● **Task to carry out**: Please print every one of the entries below word for word, keeping each on its own line.
──────── Data supplied ────────
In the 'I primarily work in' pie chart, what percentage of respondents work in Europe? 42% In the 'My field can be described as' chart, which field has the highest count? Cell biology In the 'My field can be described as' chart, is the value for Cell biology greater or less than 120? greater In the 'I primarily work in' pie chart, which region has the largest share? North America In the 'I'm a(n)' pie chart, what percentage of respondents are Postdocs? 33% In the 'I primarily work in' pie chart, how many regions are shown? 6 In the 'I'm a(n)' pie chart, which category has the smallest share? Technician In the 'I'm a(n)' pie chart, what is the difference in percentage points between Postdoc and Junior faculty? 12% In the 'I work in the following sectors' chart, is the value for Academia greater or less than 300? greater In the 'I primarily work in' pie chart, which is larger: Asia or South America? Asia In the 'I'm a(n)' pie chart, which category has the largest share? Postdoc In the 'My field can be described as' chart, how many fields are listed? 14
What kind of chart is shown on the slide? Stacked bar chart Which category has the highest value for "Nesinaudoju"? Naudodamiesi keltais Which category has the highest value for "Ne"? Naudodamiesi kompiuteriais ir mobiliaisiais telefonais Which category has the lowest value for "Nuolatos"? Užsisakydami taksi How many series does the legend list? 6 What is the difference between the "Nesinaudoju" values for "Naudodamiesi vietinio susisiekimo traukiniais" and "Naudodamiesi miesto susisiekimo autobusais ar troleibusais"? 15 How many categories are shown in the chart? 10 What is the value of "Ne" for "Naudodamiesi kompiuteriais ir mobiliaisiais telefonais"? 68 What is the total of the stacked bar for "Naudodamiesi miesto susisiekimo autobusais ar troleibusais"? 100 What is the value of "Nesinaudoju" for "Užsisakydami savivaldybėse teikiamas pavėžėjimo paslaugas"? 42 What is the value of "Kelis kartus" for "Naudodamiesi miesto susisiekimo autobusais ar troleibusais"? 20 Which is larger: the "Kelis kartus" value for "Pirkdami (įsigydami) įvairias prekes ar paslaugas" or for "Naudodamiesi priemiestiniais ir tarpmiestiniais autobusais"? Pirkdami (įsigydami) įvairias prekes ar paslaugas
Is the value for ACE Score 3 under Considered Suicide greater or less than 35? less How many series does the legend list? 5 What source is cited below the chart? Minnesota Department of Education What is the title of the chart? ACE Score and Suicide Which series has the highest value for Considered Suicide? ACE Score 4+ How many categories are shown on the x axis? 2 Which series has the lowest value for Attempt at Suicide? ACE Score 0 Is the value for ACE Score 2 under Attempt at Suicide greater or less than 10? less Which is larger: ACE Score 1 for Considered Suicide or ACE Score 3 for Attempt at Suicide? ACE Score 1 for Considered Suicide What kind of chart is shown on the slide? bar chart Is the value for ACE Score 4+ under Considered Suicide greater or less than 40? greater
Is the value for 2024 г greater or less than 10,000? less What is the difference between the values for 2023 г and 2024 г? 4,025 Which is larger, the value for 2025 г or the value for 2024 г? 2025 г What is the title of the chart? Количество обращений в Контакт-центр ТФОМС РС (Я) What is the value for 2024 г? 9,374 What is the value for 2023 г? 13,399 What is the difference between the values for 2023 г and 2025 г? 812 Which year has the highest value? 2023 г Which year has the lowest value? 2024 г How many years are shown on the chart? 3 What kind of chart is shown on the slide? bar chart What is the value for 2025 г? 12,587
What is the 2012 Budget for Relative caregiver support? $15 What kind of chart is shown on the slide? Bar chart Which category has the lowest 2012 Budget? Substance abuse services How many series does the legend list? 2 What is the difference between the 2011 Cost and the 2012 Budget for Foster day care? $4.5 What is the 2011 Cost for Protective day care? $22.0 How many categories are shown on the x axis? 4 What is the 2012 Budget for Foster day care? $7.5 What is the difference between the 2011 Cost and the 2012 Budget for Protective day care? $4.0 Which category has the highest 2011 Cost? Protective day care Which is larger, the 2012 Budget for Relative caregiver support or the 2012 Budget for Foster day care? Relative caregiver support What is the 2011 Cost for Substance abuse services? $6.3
────────
● **Solved problem**:
In the 'I primarily work in' pie chart, what percentage of respondents work in Europe? 42% In the 'My field can be described as' chart, which field has the highest count? Cell biology In the 'My field can be described as' chart, is the value for Cell biology greater or less than 120? greater In the 'I primarily work in' pie chart, which region has the largest share? North America In the 'I'm a(n)' pie chart, what percentage of respondents are Postdocs? 33% In the 'I primarily work in' pie chart, how many regions are shown? 6 In the 'I'm a(n)' pie chart, which category has the smallest share? Technician In the 'I'm a(n)' pie chart, what is the difference in percentage points between Postdoc and Junior faculty? 12% In the 'I work in the following sectors' chart, is the value for Academia greater or less than 300? greater In the 'I primarily work in' pie chart, which is larger: Asia or South America? Asia In the 'I'm a(n)' pie chart, which category has the largest share? Postdoc In the 'My field can be described as' chart, how many fields are listed? 14
What kind of chart is shown on the slide? Stacked bar chart Which category has the highest value for "Nesinaudoju"? Naudodamiesi keltais Which category has the highest value for "Ne"? Naudodamiesi kompiuteriais ir mobiliaisiais telefonais Which category has the lowest value for "Nuolatos"? Užsisakydami taksi How many series does the legend list? 6 What is the difference between the "Nesinaudoju" values for "Naudodamiesi vietinio susisiekimo traukiniais" and "Naudodamiesi miesto susisiekimo autobusais ar troleibusais"? 15 How many categories are shown in the chart? 10 What is the value of "Ne" for "Naudodamiesi kompiuteriais ir mobiliaisiais telefonais"? 68 What is the total of the stacked bar for "Naudodamiesi miesto susisiekimo autobusais ar troleibusais"? 100 What is the value of "Nesinaudoju" for "Užsisakydami savivaldybėse teikiamas pavėžėjimo paslaugas"? 42 What is the value of "Kelis kartus" for "Naudodamiesi miesto susisiekimo autobusais ar troleibusais"? 20 Which is larger: the "Kelis kartus" value for "Pirkdami (įsigydami) įvairias prekes ar paslaugas" or for "Naudodamiesi priemiestiniais ir tarpmiestiniais autobusais"? Pirkdami (įsigydami) įvairias prekes ar paslaugas
Is the value for ACE Score 3 under Considered Suicide greater or less than 35? less How many series does the legend list? 5 What source is cited below the chart? Minnesota Department of Education What is the title of the chart? ACE Score and Suicide Which series has the highest value for Considered Suicide? ACE Score 4+ How many categories are shown on the x axis? 2 Which series has the lowest value for Attempt at Suicide? ACE Score 0 Is the value for ACE Score 2 under Attempt at Suicide greater or less than 10? less Which is larger: ACE Score 1 for Considered Suicide or ACE Score 3 for Attempt at Suicide? ACE Score 1 for Considered Suicide What kind of chart is shown on the slide? bar chart Is the value for ACE Score 4+ under Considered Suicide greater or less than 40? greater
Is the value for 2024 г greater or less than 10,000? less What is the difference between the values for 2023 г and 2024 г? 4,025 Which is larger, the value for 2025 г or the value for 2024 г? 2025 г What is the title of the chart? Количество обращений в Контакт-центр ТФОМС РС (Я) What is the value for 2024 г? 9,374 What is the value for 2023 г? 13,399 What is the difference between the values for 2023 г and 2025 г? 812 Which year has the highest value? 2023 г Which year has the lowest value? 2024 г How many years are shown on the chart? 3 What kind of chart is shown on the slide? bar chart What is the value for 2025 г? 12,587
What is the 2012 Budget for Relative caregiver support? $15 What kind of chart is shown on the slide? Bar chart Which category has the lowest 2012 Budget? Substance abuse services How many series does the legend list? 2 What is the difference between the 2011 Cost and the 2012 Budget for Foster day care? $4.5 What is the 2011 Cost for Protective day care? $22.0 How many categories are shown on the x axis? 4 What is the 2012 Budget for Foster day care? $7.5 What is the difference between the 2011 Cost and the 2012 Budget for Protective day care? $4.0 Which category has the highest 2011 Cost? Protective day care Which is larger, the 2012 Budget for Relative caregiver support or the 2012 Budget for Foster day care? Relative caregiver support What is the 2011 Cost for Substance abuse services? $6.3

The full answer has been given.